**Brief:**
Line by line, please look for the word "cloudflare" in the following records, then copy each line you find it in.

[Extracted data entries]
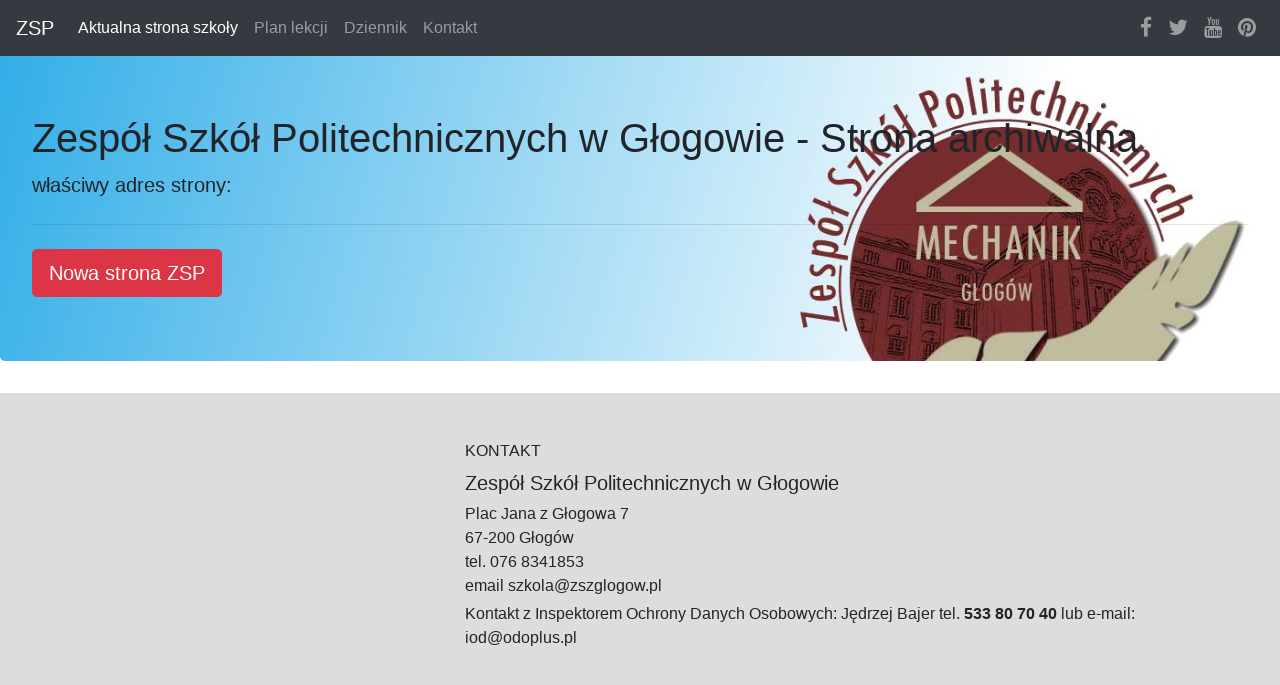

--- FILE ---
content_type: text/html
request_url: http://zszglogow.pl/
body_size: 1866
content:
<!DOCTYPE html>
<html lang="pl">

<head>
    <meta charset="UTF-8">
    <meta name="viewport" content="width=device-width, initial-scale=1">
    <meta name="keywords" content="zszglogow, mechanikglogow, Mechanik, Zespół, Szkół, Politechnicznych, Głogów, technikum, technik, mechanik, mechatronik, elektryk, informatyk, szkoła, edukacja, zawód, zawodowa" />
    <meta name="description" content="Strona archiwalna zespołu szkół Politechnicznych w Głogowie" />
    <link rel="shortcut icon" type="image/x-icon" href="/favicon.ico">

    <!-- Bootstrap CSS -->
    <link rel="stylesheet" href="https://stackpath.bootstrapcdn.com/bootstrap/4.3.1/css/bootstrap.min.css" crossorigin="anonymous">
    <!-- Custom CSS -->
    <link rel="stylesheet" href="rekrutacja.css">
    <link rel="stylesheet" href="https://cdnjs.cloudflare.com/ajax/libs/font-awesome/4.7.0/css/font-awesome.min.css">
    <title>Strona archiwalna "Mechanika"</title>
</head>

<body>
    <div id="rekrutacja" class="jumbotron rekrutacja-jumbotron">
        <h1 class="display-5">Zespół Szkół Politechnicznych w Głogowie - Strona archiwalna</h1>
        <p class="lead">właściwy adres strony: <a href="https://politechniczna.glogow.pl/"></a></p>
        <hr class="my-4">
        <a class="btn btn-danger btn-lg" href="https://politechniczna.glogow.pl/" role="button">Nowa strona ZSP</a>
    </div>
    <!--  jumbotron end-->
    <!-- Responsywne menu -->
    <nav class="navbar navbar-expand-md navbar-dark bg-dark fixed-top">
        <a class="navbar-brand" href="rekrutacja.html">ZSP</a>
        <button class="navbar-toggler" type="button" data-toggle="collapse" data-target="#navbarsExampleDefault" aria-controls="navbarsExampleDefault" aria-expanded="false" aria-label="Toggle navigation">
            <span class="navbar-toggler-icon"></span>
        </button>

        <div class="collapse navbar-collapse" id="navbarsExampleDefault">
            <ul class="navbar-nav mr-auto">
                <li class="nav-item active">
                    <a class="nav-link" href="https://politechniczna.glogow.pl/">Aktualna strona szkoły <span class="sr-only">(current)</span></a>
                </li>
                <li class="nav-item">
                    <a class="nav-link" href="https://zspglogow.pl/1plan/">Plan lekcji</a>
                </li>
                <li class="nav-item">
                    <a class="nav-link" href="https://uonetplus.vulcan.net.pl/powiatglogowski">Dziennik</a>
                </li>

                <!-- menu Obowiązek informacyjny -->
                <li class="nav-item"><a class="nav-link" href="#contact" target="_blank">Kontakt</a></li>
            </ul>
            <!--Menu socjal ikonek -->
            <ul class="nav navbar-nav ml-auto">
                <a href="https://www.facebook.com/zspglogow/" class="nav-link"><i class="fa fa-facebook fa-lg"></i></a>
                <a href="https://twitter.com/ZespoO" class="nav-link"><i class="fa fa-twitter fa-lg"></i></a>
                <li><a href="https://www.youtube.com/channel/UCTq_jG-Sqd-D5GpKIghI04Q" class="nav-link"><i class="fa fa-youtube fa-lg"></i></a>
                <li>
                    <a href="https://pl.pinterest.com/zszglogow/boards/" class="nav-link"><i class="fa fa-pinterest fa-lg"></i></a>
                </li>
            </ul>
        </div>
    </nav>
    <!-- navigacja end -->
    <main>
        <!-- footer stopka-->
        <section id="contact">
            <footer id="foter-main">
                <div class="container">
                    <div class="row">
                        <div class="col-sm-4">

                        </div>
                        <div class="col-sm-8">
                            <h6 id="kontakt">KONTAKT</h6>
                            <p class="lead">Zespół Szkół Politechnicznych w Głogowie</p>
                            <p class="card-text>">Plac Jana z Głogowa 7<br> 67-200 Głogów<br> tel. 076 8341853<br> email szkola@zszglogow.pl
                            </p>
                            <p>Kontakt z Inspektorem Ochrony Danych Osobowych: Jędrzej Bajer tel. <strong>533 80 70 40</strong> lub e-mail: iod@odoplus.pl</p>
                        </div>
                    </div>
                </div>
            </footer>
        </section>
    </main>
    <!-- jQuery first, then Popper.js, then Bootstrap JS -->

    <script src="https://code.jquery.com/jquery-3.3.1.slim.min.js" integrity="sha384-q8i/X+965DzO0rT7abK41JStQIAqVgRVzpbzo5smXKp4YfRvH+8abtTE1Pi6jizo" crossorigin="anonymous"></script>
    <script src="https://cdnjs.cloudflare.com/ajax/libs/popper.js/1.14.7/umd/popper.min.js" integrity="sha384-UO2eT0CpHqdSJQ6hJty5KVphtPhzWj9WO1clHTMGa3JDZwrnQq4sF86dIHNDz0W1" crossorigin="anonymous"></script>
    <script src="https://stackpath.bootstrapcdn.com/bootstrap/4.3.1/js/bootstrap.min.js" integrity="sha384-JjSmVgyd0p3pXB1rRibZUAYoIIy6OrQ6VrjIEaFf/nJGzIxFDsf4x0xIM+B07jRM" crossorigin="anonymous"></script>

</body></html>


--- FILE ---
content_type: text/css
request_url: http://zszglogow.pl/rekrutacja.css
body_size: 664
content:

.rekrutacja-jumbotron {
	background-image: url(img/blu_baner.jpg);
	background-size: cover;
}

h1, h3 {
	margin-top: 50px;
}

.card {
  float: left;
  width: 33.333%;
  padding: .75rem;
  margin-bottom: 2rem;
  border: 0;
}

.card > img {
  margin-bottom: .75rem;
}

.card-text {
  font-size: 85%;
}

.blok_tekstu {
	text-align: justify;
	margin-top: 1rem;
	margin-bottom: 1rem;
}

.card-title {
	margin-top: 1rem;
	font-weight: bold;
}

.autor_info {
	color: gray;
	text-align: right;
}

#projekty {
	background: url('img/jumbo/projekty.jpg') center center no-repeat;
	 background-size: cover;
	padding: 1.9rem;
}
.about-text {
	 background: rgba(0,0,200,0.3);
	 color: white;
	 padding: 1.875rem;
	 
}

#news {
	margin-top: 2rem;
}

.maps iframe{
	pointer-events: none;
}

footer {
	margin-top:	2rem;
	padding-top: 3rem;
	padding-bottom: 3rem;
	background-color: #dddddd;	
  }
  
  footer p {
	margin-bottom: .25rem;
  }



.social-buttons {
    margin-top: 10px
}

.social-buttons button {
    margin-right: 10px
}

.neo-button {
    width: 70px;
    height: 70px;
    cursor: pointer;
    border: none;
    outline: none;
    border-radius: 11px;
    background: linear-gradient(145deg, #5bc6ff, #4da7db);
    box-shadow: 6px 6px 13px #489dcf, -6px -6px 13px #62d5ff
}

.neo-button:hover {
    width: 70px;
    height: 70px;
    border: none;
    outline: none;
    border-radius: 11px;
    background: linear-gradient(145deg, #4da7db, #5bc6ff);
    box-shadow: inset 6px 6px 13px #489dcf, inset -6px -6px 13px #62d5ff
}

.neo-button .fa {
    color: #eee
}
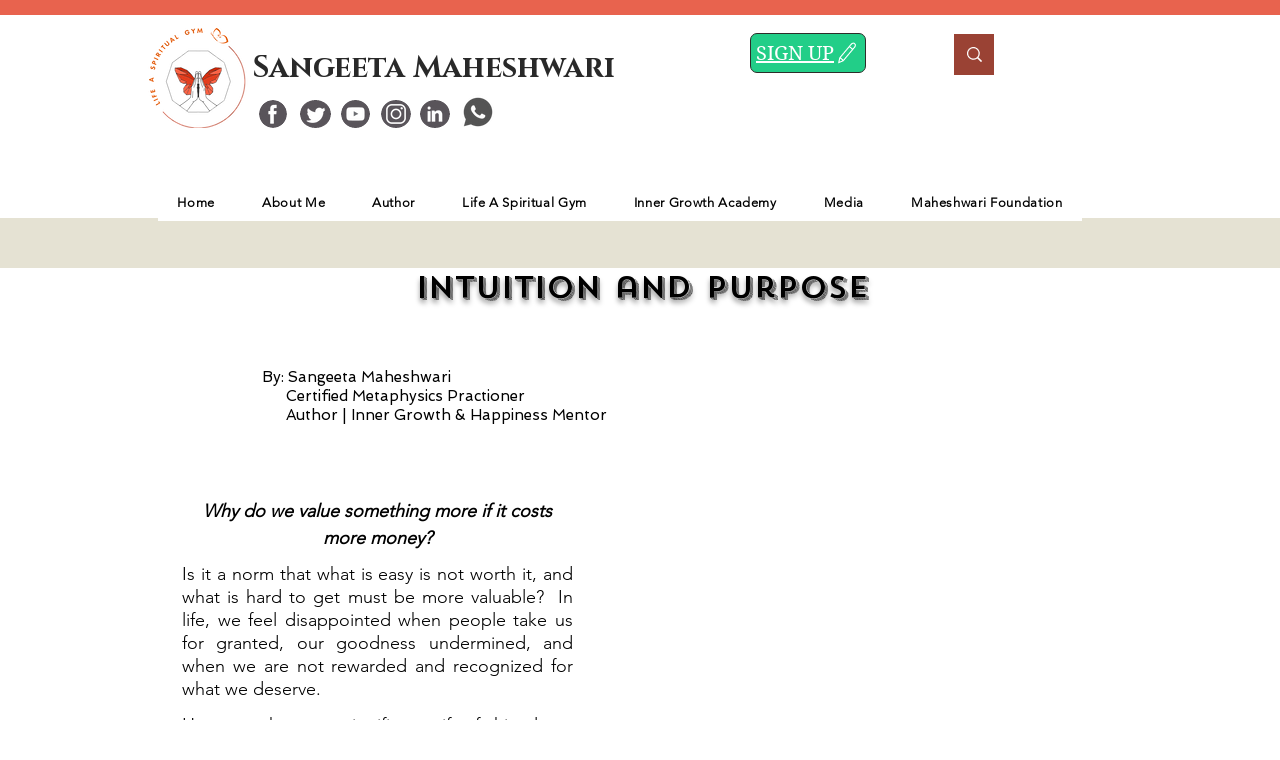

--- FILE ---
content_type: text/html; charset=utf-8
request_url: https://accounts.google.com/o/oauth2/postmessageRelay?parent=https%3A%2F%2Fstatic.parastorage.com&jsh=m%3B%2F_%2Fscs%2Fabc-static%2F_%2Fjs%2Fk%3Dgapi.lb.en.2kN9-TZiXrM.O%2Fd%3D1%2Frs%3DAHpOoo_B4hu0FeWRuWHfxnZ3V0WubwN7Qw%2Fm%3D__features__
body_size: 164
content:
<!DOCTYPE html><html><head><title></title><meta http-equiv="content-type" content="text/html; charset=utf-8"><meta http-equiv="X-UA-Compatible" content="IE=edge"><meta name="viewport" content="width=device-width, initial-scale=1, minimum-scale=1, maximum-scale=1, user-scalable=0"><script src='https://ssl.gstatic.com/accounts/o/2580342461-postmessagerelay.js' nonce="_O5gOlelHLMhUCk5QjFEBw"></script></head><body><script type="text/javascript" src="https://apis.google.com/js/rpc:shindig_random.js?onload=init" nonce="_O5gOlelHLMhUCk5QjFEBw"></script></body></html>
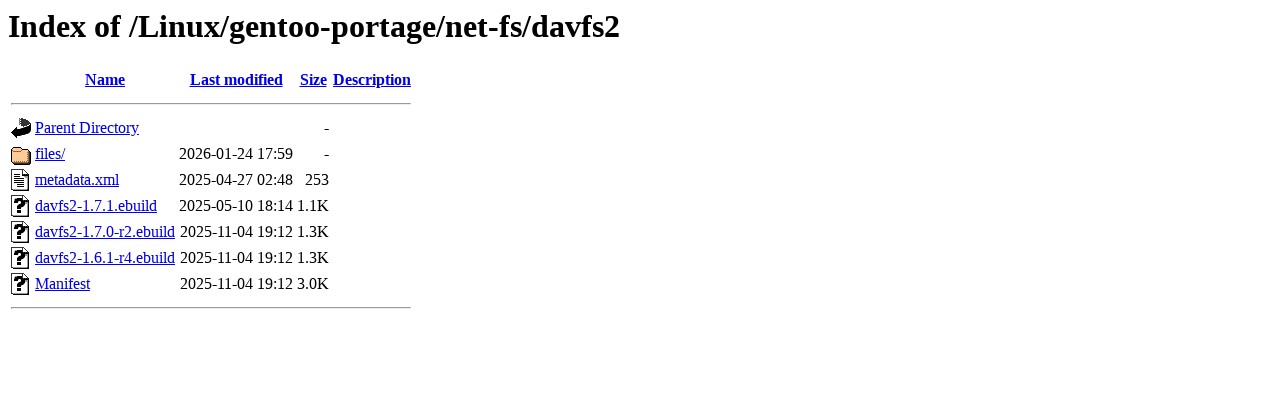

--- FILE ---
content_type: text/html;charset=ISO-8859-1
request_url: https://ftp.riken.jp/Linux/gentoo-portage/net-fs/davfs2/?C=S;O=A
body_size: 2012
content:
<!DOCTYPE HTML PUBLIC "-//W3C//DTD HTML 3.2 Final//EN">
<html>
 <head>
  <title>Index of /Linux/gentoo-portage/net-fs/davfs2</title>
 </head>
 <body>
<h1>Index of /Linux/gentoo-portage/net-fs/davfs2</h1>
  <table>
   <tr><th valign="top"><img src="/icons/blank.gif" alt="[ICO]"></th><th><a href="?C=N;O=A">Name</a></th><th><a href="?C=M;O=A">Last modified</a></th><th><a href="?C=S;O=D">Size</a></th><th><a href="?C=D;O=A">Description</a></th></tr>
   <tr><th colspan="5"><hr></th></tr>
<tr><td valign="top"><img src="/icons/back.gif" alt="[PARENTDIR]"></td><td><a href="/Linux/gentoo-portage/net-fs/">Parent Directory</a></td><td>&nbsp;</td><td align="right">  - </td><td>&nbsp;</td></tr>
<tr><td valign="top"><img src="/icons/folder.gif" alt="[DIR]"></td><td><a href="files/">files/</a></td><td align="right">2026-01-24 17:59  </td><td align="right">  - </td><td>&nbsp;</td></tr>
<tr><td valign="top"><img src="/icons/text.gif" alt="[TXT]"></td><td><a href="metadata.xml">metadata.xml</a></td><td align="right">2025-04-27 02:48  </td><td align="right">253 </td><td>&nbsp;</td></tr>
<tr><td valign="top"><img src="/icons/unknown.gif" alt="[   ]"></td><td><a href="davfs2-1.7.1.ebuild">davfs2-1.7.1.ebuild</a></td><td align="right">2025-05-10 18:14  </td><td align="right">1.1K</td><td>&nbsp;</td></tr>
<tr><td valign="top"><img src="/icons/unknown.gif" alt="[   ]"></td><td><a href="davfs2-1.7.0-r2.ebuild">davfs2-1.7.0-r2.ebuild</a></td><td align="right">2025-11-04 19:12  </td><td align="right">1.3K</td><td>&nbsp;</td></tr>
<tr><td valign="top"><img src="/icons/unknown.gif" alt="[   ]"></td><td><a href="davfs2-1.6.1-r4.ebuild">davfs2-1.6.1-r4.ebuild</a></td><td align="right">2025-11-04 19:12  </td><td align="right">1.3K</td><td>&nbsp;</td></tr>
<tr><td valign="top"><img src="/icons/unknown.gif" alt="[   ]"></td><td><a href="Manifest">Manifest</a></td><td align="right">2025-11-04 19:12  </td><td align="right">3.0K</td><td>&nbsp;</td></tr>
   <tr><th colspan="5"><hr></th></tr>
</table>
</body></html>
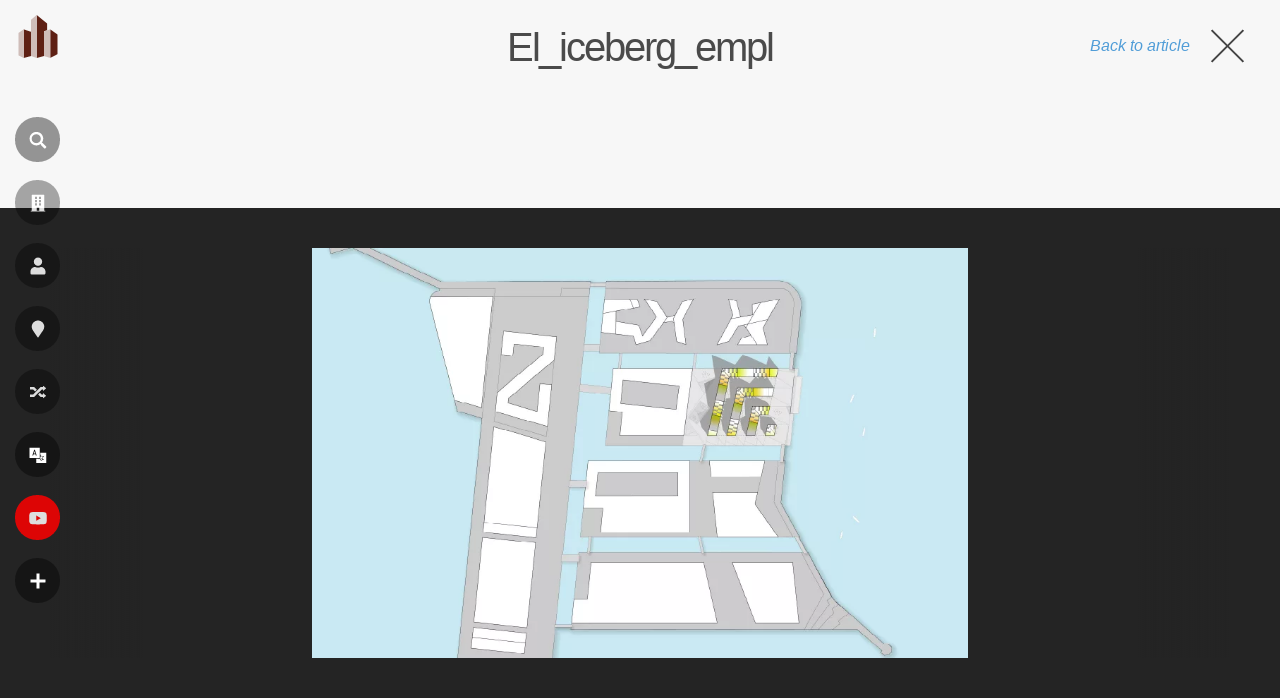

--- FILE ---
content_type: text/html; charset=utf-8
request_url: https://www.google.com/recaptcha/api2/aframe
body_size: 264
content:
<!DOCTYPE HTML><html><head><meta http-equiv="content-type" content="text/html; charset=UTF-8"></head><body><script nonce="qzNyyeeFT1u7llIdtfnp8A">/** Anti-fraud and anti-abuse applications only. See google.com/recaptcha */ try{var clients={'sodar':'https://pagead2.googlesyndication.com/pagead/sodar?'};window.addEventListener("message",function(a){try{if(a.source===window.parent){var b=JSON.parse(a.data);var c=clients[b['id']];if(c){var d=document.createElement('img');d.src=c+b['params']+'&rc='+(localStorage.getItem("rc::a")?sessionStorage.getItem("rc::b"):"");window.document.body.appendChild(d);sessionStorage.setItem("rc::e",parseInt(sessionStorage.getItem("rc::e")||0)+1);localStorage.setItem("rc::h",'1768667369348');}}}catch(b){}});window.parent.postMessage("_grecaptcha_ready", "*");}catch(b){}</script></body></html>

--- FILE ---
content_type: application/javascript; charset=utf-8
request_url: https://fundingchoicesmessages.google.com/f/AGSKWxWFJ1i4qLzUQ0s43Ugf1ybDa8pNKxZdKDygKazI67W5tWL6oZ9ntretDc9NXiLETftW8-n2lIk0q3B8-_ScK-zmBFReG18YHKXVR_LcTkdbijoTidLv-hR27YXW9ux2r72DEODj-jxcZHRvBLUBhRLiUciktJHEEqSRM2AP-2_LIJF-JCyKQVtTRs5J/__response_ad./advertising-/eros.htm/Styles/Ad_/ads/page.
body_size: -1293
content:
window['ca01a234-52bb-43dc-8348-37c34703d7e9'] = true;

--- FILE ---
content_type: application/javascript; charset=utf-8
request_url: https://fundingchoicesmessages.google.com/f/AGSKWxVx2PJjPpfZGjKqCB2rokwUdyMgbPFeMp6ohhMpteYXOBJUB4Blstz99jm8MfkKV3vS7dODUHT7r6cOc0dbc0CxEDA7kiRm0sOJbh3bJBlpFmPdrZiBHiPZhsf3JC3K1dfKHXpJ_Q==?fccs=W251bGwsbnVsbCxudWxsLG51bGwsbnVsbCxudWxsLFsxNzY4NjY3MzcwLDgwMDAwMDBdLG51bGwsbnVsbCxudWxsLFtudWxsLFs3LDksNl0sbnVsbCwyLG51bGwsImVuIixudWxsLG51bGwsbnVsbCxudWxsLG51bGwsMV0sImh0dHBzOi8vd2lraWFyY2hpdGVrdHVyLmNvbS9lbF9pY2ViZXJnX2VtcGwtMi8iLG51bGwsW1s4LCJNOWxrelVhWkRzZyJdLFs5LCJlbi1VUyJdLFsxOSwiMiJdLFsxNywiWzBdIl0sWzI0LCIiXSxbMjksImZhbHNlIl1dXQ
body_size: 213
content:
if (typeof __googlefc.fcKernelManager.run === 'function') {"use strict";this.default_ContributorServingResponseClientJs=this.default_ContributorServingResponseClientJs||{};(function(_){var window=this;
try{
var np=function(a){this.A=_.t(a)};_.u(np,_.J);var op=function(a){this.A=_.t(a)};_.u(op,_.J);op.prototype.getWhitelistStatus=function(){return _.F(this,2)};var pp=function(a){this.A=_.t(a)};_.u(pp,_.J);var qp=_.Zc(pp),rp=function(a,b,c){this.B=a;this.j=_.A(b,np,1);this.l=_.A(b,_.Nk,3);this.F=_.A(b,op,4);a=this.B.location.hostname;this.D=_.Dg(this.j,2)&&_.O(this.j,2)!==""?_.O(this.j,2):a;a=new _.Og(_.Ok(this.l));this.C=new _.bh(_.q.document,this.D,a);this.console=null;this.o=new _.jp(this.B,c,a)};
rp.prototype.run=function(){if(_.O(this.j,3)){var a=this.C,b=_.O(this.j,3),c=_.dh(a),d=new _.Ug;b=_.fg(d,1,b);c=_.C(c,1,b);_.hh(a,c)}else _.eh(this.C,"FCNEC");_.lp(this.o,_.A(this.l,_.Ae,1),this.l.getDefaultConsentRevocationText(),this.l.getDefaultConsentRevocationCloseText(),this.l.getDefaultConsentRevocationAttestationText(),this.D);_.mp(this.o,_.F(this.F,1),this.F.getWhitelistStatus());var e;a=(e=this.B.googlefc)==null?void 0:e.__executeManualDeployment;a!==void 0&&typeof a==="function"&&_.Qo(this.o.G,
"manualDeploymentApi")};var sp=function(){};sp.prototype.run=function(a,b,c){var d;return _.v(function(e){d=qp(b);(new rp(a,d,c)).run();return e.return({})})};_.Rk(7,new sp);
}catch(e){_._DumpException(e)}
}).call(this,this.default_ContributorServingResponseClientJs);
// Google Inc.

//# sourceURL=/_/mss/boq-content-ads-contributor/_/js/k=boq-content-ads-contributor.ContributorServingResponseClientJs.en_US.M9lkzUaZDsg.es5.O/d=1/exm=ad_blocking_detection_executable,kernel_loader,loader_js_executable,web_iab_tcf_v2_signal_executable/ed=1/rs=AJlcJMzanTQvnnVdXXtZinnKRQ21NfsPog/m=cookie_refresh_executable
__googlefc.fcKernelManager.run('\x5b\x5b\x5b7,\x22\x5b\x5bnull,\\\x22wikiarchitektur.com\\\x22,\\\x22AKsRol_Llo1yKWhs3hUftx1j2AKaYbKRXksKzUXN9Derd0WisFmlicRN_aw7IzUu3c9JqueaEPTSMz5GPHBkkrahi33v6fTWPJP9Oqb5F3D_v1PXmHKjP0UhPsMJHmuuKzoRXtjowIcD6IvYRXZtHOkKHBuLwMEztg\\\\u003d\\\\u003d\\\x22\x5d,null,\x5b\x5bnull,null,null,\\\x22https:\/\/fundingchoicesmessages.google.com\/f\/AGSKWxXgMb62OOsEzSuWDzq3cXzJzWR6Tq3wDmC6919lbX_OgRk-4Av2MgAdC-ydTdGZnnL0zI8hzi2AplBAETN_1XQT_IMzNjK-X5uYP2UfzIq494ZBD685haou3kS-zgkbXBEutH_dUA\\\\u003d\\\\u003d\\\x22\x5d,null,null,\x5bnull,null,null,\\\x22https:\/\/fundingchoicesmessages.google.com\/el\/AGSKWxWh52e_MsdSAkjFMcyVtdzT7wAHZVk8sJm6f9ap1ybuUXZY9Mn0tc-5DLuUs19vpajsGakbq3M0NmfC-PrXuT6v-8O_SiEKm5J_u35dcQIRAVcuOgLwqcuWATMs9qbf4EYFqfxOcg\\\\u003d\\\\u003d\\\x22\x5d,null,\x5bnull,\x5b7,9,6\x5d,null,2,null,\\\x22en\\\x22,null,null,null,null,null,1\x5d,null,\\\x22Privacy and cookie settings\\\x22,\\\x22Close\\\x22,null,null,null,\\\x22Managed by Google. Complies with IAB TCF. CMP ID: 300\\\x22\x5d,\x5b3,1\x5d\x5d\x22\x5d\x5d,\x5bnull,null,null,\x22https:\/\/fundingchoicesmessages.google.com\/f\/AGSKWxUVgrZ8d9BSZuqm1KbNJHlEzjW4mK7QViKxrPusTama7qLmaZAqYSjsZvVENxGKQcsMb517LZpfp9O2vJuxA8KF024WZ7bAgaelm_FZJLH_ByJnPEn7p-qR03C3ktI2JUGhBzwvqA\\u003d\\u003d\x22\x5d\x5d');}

**Solution for this task:**
    <link rel="stylesheet" href="https://cdnjs.cloudflare.com/ajax/libs/font-awesome/4.7.0/css/font-awesome.min.css">
    <script src="https://cdnjs.cloudflare.com/ajax/libs/popper.js/1.14.7/umd/popper.min.js" integrity="sha384-UO2eT0CpHqdSJQ6hJty5KVphtPhzWj9WO1clHTMGa3JDZwrnQq4sF86dIHNDz0W1" crossorigin="anonymous"></script>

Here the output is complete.